Publicado en Recomendaciones, Varios | Etiquetado , , , , , , , , , , | Deja un comentario

A veces cazas al oso y otras…, de Tim Pratt

Tim Pratt —autor que desde hace tiempo ya no necesita presentación en Cuentos para Algernon— ha sido de nuevo el más votado en nuestra Gran Encuesta Anual, la quinta, en esta ocasión. Y no solo eso, sino que además ha hecho doblete: Pequeños dioses se ha impuesto en la categoría de relato y él mismo ha hecho lo propio en la de autor. Así que, gracias a vuestros votos, hoy tenemos aquí otro de sus maravillosos cuentos.

A veces cazas al oso y otras… (Sometimes You Get the Bear) es un relato que hasta el momento solo han podido leer los mecenas de Tim de su Patreon (que aprovecho para recordar en qué consiste: por tan solo un euro al mes, recibiréis un nuevo relato inédito suyo todos los meses), aunque sí que va a estar incluido en su próxima colección, Miracles and Marvels: Stories, que está previsto se publique antes de final de 2019. Este volumen recopilará lo mejor de su ficción breve de estos últimos seis años. Así que de nuevo los seguidores de este blog tenéis la oportunidad de disfrutar de un cuento que hasta ahora tan solo un puñado de privilegiados había podido leer. Espero que no dejéis pasar la oportunidad porque estoy convencida de que esta historia emotiva, original e inclasificable no os va a defraudar.

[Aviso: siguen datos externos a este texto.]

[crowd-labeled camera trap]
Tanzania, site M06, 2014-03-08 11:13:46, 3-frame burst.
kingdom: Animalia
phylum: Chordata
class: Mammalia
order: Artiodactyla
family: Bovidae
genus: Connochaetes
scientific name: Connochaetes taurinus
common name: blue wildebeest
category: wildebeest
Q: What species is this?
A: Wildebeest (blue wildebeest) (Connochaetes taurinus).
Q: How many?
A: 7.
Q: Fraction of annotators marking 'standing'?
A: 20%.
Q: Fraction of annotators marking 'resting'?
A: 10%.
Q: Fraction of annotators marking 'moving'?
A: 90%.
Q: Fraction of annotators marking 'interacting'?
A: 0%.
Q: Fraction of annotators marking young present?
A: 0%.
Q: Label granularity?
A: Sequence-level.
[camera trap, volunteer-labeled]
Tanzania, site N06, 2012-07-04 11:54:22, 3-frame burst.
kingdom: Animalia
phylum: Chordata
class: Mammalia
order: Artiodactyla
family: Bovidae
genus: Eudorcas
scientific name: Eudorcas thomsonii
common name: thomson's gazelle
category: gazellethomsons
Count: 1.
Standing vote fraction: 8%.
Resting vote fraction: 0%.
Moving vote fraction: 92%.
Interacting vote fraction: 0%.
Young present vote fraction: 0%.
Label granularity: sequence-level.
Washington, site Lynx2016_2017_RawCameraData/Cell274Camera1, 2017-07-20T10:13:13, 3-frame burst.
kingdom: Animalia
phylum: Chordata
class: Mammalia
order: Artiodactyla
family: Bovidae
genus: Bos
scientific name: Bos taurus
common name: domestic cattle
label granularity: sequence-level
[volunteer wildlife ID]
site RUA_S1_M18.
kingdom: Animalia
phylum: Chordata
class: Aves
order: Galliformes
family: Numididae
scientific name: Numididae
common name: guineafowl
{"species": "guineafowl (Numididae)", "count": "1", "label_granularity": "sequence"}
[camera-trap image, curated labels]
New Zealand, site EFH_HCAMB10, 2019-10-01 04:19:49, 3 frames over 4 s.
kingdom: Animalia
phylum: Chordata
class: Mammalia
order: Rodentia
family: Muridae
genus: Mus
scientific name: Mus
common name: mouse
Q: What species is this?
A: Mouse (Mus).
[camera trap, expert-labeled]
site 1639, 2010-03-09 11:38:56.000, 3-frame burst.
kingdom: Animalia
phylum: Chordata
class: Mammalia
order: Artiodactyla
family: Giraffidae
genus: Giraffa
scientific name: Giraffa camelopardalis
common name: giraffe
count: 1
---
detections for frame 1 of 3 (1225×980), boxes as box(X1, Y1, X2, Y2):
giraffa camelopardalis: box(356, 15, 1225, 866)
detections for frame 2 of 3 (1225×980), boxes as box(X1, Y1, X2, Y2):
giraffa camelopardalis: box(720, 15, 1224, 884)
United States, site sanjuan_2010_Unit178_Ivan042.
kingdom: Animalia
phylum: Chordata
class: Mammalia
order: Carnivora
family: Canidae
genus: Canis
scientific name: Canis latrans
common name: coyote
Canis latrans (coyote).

Una vez más quiero dejar constancia de mi enorme agradecimiento hacia Tim, que a lo largo de estos más de seis años siempre se ha mostrado totalmente receptivo ante mis peticiones. Gracias a su amabilidad y generosidad esta ya es la séptima obra suya que se publica en Cuentos para Algernon. Y quiero agradecerle que me haya permitido traducir esta historia en concreto, que a mí me llegó muy dentro. Once again, thanks a million, Tim!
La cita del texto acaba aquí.